Screening and testing

  • Patients and visitors should be screened over the phone before coming to the clinic.
  • Where patients present in-person without phone screening, patients and visitors should be screened upon arrival at the clinic.
  • If they screen positive, appointment should be deferred if possible and the individual referred for testing. If the appointment is urgent, refer the patient to the emergency room.
  • If a patient screens negative, appointment can be made. Remind the patient that if they develop symptoms between the time of the phone screening and the appointment, they should call the clinic for further instructions instead of coming in person.
  • Patients and visitors should be screened on-site before entering the clinic.
  • Patients and visitors should wear their own face covering. If they do not have one, provide one prior to entrance.
  • In-person screening must include staff protection as follows:
    • Best option: staff should be behind a plexiglass barrier.
    • Second option: If a barrier is not available, a 2-metre distance should be kept between screening staff and individuals being screened.
    • Last resort: if a barrier is not available and 2-metre distance is not possible, screening staff should wear PPE according to Droplet and Contact precautions.
  • If an individual screens positive, appointment should be deferred if it will not compromise patient safety, and the individual referred for testing.
  • Visitors who screen positive should not be permitted to accompany or visit the patient, pending test results.

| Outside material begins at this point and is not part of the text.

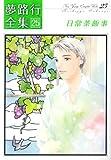 日常茶飯事―夢路行全集 25 (IDコミックス ZERO-SUMコミックス)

If the patient cannot attend the visit without the visitor, reschedule the visit for when an alternative visitor can accompany the patient.

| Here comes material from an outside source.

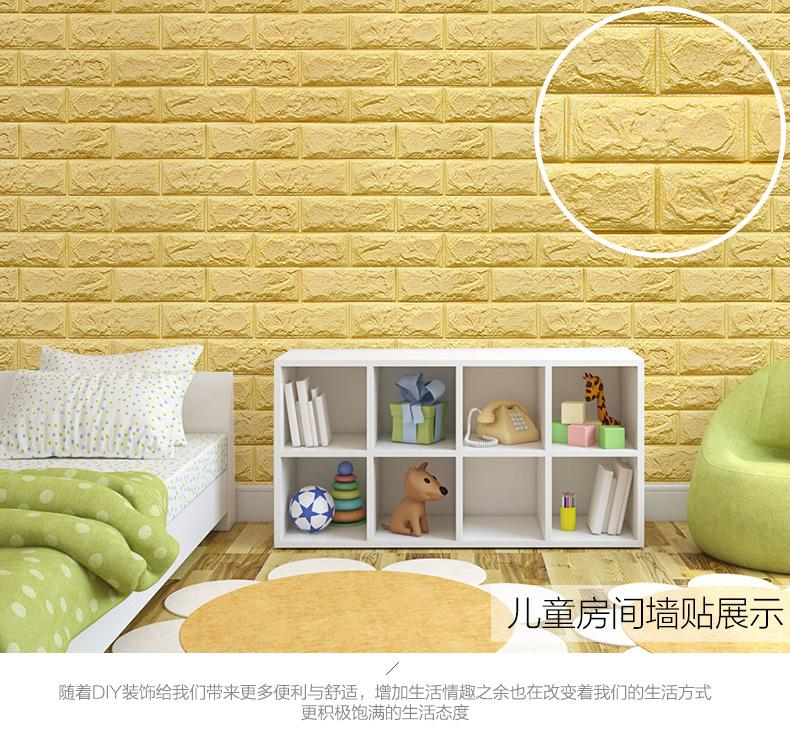 Hot selling german wallpaper manufacturers with great price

  • Information about screening should be included on outgoing voicemail and email signatures, appointment confirmations, and clinic website, with links to the provincial online self-assessment tool where applicable.
  • Signage must be posted at the entrance to the clinic and in the reception area, requiring all patients and visitors to wear face coverings (if available and tolerated), perform hand hygiene, and report to reception to self-identify.
  • Signage should be accessible to all patients and visitors, reflecting the cultural context of the region and patient community. Download signage on MOH site, or see CMA’s resources in English, French, Arabic, Cantonese, Mandarin, Punjabi, and Spanish.
  • Before every patient interaction, healthcare workers must conduct a point-of-care risk assessment to determine the level of precautions required.
  • Healthcare providers may provide care to patients who screen positive for COVID-19 only if they have the PPE required to follow Droplet and Contact precautions ((Surgical/procedural mask, isolation gown, gloves, eye protection -goggles or face shield)and the sufficient knowledge to follow proper donning and doffing procedures. Practice donning and doffing with a buddy if staff are still being trained on procedures.
  • If your setting does not meet these requirements, divert the care of the patient:
    • to the emergency department if the medical reason for the appointment is urgent
    • to assessment centre for assessment and testing if the medical reason for the appointment is not urgent. In the instance where the assessment centre is only able to provide a swab, and not manage the clinical presentation, a follow up appt should be booked when swab result is negative to finish assessment and management
  • Patients who screen positive should be given a surgical mask and perform hand hygiene.
  • The patient should be isolated.
  • If an exam room is available, place the patient in the room with the door closed, avoiding contact with other patients if possible.
  • If an exam room is not available, instruct the patient to wait outside the clinic and call/text them when a room is available.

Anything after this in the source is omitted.